Steam reforming of n-dodecane has been carried out with the goal of development of new and highly active catalysts for hydrogen production. Newly designed RuO-NiO-CeO2-Al2O3 catalysts have been successfully prepared with various loadings of Ni by sol−gel method. X-ray diffraction (XRD), H2 TPD, BET surface area, temperature-programmed reduction (TPR), and temperature-programmed desorption of CO2 (TPD of CO2) were used to characterize the prepared catalysts. The coke formation was studied by temperature programmed oxidation (TPO).
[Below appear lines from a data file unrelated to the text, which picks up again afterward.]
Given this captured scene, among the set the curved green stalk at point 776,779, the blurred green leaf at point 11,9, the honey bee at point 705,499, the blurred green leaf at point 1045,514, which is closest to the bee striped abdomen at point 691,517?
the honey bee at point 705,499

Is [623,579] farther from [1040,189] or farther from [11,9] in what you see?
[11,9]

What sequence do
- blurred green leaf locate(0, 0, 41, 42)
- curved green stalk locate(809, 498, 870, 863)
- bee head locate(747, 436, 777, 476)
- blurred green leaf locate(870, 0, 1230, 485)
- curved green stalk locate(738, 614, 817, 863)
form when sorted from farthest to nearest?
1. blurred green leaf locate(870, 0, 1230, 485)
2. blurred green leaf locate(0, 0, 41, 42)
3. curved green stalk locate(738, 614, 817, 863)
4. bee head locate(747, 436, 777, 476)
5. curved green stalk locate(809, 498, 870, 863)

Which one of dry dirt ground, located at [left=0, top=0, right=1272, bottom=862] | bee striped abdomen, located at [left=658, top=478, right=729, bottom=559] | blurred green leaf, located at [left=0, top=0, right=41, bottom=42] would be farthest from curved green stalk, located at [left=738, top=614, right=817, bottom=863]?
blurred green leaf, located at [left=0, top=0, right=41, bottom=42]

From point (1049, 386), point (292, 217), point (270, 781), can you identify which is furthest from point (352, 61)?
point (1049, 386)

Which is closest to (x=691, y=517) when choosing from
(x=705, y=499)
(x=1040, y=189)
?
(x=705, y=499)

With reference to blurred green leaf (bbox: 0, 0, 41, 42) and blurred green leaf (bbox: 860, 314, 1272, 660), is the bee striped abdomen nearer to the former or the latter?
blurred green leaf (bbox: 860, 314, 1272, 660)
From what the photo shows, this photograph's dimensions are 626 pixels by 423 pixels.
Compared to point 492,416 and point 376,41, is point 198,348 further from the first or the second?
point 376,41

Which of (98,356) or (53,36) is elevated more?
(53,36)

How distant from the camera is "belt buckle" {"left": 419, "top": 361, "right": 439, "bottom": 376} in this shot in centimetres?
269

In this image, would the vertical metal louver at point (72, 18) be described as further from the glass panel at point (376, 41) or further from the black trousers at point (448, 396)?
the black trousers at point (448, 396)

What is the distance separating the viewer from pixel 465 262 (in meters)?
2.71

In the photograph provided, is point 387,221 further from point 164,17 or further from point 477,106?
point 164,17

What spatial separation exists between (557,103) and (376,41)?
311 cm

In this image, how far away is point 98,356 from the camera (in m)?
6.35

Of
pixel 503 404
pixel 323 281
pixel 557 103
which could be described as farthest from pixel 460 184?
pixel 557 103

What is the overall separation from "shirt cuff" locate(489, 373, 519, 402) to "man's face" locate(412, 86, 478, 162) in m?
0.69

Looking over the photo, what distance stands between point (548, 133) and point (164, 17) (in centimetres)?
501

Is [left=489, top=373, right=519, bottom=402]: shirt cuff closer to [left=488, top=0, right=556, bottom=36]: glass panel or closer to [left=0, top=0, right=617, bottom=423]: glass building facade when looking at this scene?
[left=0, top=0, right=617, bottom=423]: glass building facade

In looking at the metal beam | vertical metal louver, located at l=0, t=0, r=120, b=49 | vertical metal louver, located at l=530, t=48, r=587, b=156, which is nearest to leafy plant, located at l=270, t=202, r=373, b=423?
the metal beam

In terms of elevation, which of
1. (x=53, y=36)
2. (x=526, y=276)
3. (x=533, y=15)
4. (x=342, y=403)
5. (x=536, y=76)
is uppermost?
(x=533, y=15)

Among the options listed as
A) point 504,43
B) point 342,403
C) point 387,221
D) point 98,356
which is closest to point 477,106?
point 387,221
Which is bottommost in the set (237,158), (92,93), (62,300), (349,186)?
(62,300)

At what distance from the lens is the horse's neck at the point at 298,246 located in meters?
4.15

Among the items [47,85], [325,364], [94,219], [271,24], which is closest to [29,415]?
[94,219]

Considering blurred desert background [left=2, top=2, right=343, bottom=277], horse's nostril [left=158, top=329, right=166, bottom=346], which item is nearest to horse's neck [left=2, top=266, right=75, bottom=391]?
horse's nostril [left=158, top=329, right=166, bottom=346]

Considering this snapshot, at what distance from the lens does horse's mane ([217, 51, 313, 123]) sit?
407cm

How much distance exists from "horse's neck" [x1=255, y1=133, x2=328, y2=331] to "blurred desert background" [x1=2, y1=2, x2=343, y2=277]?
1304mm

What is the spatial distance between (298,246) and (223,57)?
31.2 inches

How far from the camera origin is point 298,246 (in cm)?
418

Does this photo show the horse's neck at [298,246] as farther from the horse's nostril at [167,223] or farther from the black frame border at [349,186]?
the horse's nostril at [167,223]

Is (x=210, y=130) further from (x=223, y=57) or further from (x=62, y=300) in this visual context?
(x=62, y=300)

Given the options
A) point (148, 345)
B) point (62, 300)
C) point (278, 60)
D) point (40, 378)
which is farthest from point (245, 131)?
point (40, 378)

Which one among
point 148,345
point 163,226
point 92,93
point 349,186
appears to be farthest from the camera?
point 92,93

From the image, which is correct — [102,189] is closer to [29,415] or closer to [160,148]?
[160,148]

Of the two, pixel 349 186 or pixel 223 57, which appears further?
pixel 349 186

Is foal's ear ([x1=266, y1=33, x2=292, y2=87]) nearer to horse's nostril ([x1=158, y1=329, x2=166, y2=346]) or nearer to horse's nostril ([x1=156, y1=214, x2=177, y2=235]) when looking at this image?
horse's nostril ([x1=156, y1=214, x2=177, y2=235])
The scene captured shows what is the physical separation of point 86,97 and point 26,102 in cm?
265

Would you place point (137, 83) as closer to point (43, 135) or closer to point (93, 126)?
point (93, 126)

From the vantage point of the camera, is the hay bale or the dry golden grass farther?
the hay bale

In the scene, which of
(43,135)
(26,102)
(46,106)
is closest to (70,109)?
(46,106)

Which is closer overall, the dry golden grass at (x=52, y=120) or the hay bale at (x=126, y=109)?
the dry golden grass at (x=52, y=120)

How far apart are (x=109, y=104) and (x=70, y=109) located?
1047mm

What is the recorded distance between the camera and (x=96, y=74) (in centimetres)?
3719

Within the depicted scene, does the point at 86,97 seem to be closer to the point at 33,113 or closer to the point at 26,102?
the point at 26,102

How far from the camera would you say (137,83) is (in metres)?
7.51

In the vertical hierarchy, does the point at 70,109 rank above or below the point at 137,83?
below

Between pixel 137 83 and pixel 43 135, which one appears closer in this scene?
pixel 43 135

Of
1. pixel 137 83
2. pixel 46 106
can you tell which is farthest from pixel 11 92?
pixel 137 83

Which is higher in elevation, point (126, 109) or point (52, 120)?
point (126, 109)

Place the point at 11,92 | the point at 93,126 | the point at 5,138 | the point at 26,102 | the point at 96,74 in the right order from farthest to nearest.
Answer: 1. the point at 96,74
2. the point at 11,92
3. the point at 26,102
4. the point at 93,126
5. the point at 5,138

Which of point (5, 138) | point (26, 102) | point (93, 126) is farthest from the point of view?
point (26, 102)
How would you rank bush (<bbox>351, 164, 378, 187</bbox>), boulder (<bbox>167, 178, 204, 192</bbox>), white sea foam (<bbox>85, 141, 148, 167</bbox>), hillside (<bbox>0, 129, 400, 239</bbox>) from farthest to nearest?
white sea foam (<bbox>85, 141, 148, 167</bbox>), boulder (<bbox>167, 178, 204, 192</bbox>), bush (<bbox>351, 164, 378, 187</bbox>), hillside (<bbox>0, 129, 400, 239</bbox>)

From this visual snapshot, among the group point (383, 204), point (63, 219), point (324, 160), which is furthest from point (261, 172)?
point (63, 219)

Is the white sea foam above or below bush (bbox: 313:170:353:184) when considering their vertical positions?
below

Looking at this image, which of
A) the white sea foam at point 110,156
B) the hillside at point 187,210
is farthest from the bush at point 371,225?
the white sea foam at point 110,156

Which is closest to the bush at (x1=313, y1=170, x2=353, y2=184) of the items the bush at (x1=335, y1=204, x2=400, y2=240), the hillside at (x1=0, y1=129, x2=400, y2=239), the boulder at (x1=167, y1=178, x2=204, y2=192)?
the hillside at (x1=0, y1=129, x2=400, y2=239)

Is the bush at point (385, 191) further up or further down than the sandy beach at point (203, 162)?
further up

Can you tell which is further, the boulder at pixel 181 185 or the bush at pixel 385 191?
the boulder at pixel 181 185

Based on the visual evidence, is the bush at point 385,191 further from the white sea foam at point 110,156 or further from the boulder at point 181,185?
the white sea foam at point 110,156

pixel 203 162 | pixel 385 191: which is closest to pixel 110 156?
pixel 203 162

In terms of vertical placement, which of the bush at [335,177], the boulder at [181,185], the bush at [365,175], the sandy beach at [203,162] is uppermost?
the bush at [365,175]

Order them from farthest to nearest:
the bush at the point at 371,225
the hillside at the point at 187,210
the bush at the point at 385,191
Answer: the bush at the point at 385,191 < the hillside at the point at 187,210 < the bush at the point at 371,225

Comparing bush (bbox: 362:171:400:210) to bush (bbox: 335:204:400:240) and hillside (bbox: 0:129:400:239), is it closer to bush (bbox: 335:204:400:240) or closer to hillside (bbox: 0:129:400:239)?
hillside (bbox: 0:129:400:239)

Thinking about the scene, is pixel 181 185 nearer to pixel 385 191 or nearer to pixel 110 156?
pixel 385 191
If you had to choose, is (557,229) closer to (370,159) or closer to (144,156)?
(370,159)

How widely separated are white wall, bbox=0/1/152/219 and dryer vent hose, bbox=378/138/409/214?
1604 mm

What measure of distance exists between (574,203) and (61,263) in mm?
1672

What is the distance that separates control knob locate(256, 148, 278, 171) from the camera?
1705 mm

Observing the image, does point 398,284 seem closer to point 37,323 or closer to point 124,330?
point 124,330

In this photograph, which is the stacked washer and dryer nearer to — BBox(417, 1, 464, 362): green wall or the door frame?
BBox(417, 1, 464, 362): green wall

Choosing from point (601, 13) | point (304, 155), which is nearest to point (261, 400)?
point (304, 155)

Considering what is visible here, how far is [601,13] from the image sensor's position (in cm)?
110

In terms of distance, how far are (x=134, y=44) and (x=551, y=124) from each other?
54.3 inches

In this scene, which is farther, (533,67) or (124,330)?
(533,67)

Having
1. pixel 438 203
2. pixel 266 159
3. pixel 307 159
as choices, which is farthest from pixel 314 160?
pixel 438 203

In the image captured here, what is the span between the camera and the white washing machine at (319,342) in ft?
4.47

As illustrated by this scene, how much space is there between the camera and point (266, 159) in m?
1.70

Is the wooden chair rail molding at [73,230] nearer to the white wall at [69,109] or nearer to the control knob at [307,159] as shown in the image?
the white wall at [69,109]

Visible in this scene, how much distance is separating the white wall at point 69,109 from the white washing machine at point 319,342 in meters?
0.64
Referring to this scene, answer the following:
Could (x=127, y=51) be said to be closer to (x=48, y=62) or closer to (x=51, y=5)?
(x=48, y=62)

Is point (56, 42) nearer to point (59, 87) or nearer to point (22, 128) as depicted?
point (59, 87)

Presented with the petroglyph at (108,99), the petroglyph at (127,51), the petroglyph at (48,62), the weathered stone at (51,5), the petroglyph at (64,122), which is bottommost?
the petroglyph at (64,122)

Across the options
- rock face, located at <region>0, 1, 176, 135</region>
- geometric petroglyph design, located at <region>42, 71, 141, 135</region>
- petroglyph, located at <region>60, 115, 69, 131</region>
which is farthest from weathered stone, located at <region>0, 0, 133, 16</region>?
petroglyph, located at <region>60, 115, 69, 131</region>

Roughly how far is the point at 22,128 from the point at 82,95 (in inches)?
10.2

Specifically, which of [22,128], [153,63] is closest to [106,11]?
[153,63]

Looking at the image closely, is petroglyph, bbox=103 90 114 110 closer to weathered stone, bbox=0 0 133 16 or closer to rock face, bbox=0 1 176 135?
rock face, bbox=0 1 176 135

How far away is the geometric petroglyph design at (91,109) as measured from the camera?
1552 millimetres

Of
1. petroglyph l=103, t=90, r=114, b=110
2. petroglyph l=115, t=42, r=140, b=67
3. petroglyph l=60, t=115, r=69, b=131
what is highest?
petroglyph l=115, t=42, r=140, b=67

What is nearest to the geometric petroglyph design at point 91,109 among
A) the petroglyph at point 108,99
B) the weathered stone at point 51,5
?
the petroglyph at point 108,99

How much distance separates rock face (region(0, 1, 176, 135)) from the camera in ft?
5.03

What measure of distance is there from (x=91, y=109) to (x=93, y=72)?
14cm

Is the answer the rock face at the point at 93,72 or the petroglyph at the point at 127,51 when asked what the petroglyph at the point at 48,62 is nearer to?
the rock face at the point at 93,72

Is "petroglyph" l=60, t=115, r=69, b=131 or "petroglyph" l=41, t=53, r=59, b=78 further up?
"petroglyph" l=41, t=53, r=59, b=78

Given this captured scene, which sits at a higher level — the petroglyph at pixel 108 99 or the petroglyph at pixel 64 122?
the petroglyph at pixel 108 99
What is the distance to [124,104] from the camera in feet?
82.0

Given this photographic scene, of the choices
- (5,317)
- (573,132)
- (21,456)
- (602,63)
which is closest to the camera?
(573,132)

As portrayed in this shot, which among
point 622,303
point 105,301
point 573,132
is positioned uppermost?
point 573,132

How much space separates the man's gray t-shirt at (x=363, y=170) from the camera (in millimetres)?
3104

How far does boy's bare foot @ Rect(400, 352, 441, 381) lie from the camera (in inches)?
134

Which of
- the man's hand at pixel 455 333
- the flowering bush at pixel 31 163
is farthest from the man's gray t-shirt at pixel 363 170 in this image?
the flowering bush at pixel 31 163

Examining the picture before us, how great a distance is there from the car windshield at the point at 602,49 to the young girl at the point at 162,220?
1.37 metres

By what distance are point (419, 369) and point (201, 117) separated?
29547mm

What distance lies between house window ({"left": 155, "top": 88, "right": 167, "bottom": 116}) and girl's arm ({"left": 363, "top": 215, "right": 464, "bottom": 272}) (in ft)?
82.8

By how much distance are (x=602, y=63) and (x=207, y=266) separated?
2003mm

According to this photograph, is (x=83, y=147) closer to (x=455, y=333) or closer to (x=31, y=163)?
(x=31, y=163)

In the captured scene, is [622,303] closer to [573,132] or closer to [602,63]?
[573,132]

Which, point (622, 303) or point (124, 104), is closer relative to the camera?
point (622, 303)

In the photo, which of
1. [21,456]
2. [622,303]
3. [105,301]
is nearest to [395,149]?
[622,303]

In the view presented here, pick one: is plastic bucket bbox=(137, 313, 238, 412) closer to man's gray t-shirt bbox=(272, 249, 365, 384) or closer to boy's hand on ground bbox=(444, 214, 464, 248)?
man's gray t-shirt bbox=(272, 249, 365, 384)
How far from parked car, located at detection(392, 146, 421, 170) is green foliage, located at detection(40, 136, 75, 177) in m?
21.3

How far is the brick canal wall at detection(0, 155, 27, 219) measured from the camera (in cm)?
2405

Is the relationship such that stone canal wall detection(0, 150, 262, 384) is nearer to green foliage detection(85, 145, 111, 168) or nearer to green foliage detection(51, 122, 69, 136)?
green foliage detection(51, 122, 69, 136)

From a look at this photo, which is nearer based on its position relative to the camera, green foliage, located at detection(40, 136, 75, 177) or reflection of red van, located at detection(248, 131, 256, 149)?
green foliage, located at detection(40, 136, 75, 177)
The reforming of n-dodecane was carried out in a microreactor and investigated at different reaction temperatures, space velocity, steam/carbon ratio, and time-on-stream. Characterization results reveal that the presence of Ru and CeO2 enhances the catalyst reducibility. H2 TPD and CO2 TPD data indicate that 1 wt % Ru/2.5 wt % Ni/3 wt % CeO2/Al2O3 (1R2.5N3CA) catalyst exhibits larger nickel surface area and higher basicity compared to all the other catalysts. The activity and hydrogen yield of the 1R2.5N3CA catalyst are significantly higher than those of the other nickel catalysts under the same experimental conditions. Catalytic stability is also enhanced by the presence of ruthenium in nickel catalysts. Such improvement indicates that ruthenium plays an important role in the catalytic action of nickel. Overall, the bimetallic 1R2.5N3CA may be an effective catalyst for the production of hydrogen from n-dodecane.